Aaron Nola can’t stop the bleeding, Phillies lose sixth straight, 10 of last 12 games
The losing streak is at six. 10 losses in the last 12 games. The Phillies are 8-14 for the first time since 2015, a season that ended with 99 losses.
Let that one settle in for a second. The last time this franchise was in this position, they lost 99 games and the way this team is playing right now, I’m not sure anyone can tell me with a straight face that the 2026 version is significantly better than what we’re watching suggests.
The Phillies lost 5-1 to the Cubs on Monday night at Wrigley Field. Another flat, lifeless, embarrassing performance from a team with a $300 million payroll and World Series expectations.
The offense scored one run. Again. The Phillies went 0-for-7 with runners in scoring position and left 10 men on base. Again. They loaded the bases in the second inning and came away with nothing because Rafael Marchan struck out. Again. They put two runners on with two outs in the eighth and Bryson Stott popped out to third. Again.
I’m running out of ways to describe the same game happening over and over and over.
Aaron Nola Was Brilliant for Exactly… One Inning
The night couldn’t have started any better. Nola struck out Nico Hoerner on three pitches, retired Michael Busch on two, and got Alex Bregman on one. Six batters up, six batters down, six total pitches to get through the order in the first. That was as dominant as it gets.
Then the second inning happened and it all fell apart. Twenty-seven pitches. Three hits. Two walks. Four runs. A two-out walk to Pete Crow-Armstrong kept the inning alive and Dansby Swanson made the Phillies pay with a 424-foot three-run bomb to center on a sinker that Nola left right down the middle with a 3-1 count.
That’s the pitch. That’s the at-bat. That’s the ballgame.
One mistake and it was over because everyone in that dugout already knew the offense wasn’t scoring five runs to come back.
Nola gave up two more hits, a walk, and a sacrifice fly in the third to make it 5-0. He lasted 4 1/3 innings, allowed 10 baserunners on six hits and four walks, and now has a 5.06 ERA on the season.
The Phillies are 1-4 in his five starts and 0-3 in his last three. Not great for Aaron Nola but we are reaching levels where no starter can avoid what the offense is doing to them right now.

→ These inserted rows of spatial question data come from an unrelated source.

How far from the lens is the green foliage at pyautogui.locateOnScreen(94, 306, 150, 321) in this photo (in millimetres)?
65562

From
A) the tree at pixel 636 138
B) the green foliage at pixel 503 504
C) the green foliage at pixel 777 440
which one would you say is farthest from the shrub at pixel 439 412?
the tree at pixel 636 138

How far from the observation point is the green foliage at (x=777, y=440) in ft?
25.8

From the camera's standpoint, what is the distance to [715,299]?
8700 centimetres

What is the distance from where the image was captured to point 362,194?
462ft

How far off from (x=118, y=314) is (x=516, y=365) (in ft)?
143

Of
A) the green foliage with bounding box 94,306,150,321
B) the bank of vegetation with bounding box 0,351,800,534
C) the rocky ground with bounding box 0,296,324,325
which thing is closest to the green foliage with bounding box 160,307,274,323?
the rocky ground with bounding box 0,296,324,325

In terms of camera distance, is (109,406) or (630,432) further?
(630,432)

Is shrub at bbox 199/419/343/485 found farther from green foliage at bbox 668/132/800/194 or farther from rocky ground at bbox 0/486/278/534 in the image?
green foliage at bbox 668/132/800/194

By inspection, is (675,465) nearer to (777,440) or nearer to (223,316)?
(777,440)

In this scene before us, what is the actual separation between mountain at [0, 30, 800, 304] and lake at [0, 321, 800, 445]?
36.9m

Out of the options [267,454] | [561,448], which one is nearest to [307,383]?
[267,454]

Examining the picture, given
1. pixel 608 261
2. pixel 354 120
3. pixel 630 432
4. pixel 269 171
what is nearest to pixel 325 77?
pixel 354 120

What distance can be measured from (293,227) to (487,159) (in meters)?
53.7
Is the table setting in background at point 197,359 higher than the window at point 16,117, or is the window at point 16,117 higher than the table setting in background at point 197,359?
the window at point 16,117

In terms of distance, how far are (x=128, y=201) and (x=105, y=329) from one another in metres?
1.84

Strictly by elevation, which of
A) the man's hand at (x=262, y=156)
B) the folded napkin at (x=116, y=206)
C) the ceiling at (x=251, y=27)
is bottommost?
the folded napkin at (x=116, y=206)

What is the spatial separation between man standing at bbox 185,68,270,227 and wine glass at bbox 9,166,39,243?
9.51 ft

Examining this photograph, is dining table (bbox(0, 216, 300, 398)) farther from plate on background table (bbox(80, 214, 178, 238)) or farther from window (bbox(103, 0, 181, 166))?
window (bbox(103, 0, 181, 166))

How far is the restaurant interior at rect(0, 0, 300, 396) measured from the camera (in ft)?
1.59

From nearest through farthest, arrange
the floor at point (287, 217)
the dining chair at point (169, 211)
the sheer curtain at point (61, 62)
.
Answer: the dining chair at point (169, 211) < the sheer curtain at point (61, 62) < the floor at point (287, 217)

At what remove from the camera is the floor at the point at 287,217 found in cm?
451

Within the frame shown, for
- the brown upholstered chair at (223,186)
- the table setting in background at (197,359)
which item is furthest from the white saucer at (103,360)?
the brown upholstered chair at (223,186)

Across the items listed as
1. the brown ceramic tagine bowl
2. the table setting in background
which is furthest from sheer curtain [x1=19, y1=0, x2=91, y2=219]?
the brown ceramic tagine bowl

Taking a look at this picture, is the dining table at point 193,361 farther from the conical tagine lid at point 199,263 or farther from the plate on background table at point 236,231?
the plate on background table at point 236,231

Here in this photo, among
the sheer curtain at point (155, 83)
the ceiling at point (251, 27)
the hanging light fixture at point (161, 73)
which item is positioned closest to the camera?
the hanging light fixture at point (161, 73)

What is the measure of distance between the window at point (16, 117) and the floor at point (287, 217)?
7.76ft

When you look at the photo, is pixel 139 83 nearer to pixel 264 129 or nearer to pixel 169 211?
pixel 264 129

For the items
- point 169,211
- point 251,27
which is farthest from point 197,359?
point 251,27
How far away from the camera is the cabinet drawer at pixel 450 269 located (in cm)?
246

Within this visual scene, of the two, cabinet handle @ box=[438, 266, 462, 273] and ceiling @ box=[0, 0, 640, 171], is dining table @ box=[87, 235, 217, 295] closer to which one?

Colin Rea Beat the Phillies for the Second Time in a Week LOL
Colin Rea. Not exactly a household name. Not exactly a guy you circle on the calendar when you’re looking at the upcoming schedule. He pitched 6 2/3 innings of one-run ball against the Phillies on Monday and he did the same thing to them last week. The same pitcher. Twice in seven days and the Phillies had no answer either time.
Rea kept the lineup off balance with a seven-pitch mix led by a fastball that averaged 93.8 mph and a splitter he threw 17 percent of the time. The Phillies looked lost against him. Again.
I don’t know who needs to hear this but when Colin fucking Rea is carving you up twice in a week, the problem isn’t Colin Rea. The problem is you.
Alec Bohm Is Hitting .133
I don’t even know what to say about this anymore. Alec Bohm went 0-for-3 on Monday to drop to .133 on the season. This is a full-on crisis at the plate and there’s no sign of it getting better.
Bohm walked in the eighth which put two runners on with two outs for Stott.
Bryson Stott popped out to third because that’s what happens when this lineup gets a chance to do something with runners on base. They find the most deflating possible outcome every single time.
Ten Runs in Six Games
The Phillies have scored 10 runs in their last six games. That’s less than two runs per game from a lineup that features Schwarber, Harper, Turner, Bohm, Realmuto, and Garcia. This is one of the most talented offensive rosters in the National League on paper and they are producing at a level that would embarrass a Triple-A team.
Justin Crawford doubled in the fourth for the Phillies’ only run. The rookie is doing more with his at-bats than half the veterans in this lineup right now. That’s not a compliment to Crawford. It’s an indictment of everyone else.
The Phillies are 8-14. Six straight losses. The NL East is still right there because nobody is playing dominant baseball but the Phillies are actively trying to bury themselves before May. The talent is there. The effort is not. The approach is not. The results are not. Something has to change and it has to change immediately because this team is spiraling and nobody in that clubhouse seems to have any idea how to stop it.